● SELECTED EXCERPT:
Python wrappers for source creation
Summary
Adding functions to the Python SDK for source objects creation. This is a fully backward-compatible change. Users can continue to use both thrift-based classes and new Python wrappers.
Why / Goal
The primary motivation is to enable the addition of extra attributes at the source level. Similarly to how it's done in GroupBy and Join: all extra arguments are stored in the customJson attribute in Thrift.
Sources can have all sorts of metadata, ie bootstrap.server for Kafka source, which can be helpful for a streaming job.
Additional benefits:
- Less verbose API before:
my_source = ttypes.Source(
events=ttypes.EventSource(
table=...
)
)
after:
my_source = source.EventSource(
table=...
)
- Improving API consistency: existing Python wrappers (ie,
GroupBy,Join) use Pythonic snake case for parameter names, whereas code generated from Thrift uses camel case (ie,snapshotTableinEntitySource) - Omitting a required attribute will produce a more meaningful error
Test Plan
- [ ] Added Unit Tests
- [ x ] Covered by existing CI
- [ ] Integration tested
Checklist
- [ ] Documentation update
Reviewers
Hey @nikhil-zlai , thanks for the review! There's more use for those extra attributes, than just Kafka host and port. For example, I want to store the Avro JSON schema near the source definition and attach it to the source. Or specify all kinds of Kafka consumer properties.
TopicInfo has limited usage since it makes / and = special symbols, and if I were to add anything encoded with base64 to this topic string, it would simply break.
Updated docs
I want to store the Avro JSON schema near the source definition and attach it to the source. Or specify all kinds of Kafka consumer properties.
I see. That definitely justifies the change.
@hzding621, please take another look
Ping @hzding621

● GOAL 1:
Say whether each statement agrees with the text on Python wrappers for source creation, answering yes or no and quoting the words of that text that decide it: (a) the change is fully backward-compatible; (b) code generated from Thrift uses snake case for parameter names; (c) extra arguments are stored in the customJson attribute in Thrift.

● AVAILABLE DATA:
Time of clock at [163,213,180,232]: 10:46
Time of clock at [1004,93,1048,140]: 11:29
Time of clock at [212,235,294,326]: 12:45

* * *

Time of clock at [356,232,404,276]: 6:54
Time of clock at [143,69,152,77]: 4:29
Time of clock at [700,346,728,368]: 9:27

● GOAL 2:
Please rewrite the listing lines from "Time of clock at [1004,93,1048,140]: 11:29" down to "Time of clock at [212,235,294,326]: 12:45", replacing "clock" with "timepiece" and keeping everything else the same.

● WRITTEN ANSWER 1:
(a) Yes: "This is a fully backward-compatible change."
(b) No: "code generated from Thrift uses camel case"
(c) Yes: "all extra arguments are stored in the customJson attribute in Thrift."

● WRITTEN ANSWER 2:
Time of timepiece at [1004,93,1048,140]: 11:29
Time of timepiece at [212,235,294,326]: 12:45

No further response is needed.